En résumé, nous constatons que les images microscopiques peuvent transporter des énoncés factuels de différents types. Cette multivalence factuelle est, on peut le présumer, imputable à « l’ouverture sémiotique »[13] des images en combinaison avec leurs « pouvoir de persuasion découlant du fait qu’elles sont considérées, simultanément, comme voix d’autorité technoscientifique et comme expressions de nature »[14] (Burri et Dumit, 2008 : 305). Cela pourrait expliquer la propension des lecteurs à accorder un statut factuel à l’image. Une image peut être associée à un énoncé factuel spécifique, mais ce n’est pas forcément le cas. C’est-à-dire qu’il n’y a pas de correspondance biunivoque entre image et fait. Comme dans le cas du logo IBM, une image peut aussi incorporer des énoncés factuels divers, chacun de degré différent.

Typiquement, l’image même ne détermine pas le type d’énoncé factuel sous-jacent. Cela dépend plutôt de l’interaction avec l’entourage de l’image, en fonction des autres représentations visuelles et du texte qui l’encadre. En ce sens, il s’agit d’une propriété émergente. Par conséquent, les faits sont communiqués non pas uniquement par des images individuelles, mais aussi par des figures composites (et bien sûr par le texte). L’imagerie composite semble donc avoir un rôle clé dans la communication scientifique. Dans la section suivante, des chercheurs en témoignent.

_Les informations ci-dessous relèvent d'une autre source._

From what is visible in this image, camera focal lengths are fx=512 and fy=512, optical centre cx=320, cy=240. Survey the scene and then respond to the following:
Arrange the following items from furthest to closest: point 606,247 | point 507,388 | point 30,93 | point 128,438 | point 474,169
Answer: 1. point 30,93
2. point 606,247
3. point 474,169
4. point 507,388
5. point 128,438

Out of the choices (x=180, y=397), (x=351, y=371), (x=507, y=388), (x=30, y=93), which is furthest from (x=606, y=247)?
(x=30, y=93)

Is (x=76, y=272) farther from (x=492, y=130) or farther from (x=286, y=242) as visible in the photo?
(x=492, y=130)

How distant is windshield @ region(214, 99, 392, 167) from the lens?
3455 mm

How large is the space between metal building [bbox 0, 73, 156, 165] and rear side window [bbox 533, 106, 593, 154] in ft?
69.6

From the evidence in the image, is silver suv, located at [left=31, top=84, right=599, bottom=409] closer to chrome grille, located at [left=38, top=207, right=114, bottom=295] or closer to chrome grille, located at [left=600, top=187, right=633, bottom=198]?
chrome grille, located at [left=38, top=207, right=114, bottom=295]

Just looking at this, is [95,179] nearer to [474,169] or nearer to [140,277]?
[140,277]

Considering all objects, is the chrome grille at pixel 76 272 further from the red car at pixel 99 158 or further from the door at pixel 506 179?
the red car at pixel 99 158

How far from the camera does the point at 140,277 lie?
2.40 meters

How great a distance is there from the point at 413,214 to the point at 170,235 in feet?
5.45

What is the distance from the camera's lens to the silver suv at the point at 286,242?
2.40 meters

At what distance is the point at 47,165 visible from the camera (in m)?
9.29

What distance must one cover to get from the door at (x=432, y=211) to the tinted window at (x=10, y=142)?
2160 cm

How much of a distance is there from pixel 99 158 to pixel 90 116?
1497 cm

Lecture et écriture : intercaler images et textes

En regardant les figures, je devrais saisir l’histoire.

Un graphique par ici, un autre par là,

ça rend la chose difficile à lire. (Entrevue)

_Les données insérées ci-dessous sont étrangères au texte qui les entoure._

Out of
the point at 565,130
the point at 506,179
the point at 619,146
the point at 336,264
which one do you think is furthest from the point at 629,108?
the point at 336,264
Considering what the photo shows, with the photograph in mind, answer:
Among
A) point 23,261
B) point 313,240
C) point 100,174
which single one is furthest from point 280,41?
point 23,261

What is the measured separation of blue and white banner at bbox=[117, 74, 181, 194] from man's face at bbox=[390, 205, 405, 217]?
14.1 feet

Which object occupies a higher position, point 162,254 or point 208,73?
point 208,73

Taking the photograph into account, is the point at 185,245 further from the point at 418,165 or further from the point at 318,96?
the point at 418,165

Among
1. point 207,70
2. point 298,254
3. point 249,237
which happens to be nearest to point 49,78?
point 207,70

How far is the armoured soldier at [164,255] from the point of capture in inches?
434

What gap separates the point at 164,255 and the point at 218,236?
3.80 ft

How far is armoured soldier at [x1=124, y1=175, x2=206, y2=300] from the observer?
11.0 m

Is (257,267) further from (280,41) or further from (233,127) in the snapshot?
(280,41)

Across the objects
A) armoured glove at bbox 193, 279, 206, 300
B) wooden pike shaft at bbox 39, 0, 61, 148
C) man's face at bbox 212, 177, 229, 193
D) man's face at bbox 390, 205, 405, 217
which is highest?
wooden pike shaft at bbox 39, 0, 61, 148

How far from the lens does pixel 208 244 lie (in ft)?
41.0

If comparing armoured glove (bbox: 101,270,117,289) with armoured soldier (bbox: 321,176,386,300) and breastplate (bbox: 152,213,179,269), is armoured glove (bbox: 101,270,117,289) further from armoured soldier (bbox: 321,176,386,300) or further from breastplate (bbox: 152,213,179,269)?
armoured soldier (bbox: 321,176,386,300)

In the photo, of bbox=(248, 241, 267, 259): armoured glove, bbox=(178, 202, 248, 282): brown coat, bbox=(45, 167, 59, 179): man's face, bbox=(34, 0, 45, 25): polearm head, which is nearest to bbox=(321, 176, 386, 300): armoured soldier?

Un article scientifique attire l’attention des chercheurs par sa qualité scientifique et son caractère innovateur. Mais sa visibilité dépend, de manière cruciale, de la réputation de la revue scientifique dans laquelle il paraît et de « l’emballage » des résultats. La façon dont les auteurs sélectionnent et présentent les images (et les graphiques, plus généralement) dans un article joue un rôle clé pour montrer et communiquer les résultats. Les scientifiques sont confrontés à cette question dans deux perspectives complémentaires : comme auteurs et comme lecteurs. Ils ont acquis l’expertise pour présenter les résultats sous forme d’images et de graphiques, et pour extraire les résultats d’un article et de ses graphiques en tant que lecteurs. Ces deux formes d’expertise s’informent donc mutuellement.

De quelle façon les scientifiques s’approprient-ils la littérature scientifique dans leurs champs de recherche respectifs[15] ? Ils font une première sélection en visant les titres (parfois aussi les résumés) et les auteurs de publications en vue d’identifier les articles d’intérêt potentiel. Les articles sélectionnés sont ensuite examinés de manière minutieuse, en portant une attention particulière aux graphiques et aux légendes.

Je lis le résumé, je regarde les images et les légendes – voici ce que je fais d’abord. Et puis, ça dépend, si je fais un passage rapide à travers l’article (« quickly scan »), ça dépend de son importance. (Ibid.)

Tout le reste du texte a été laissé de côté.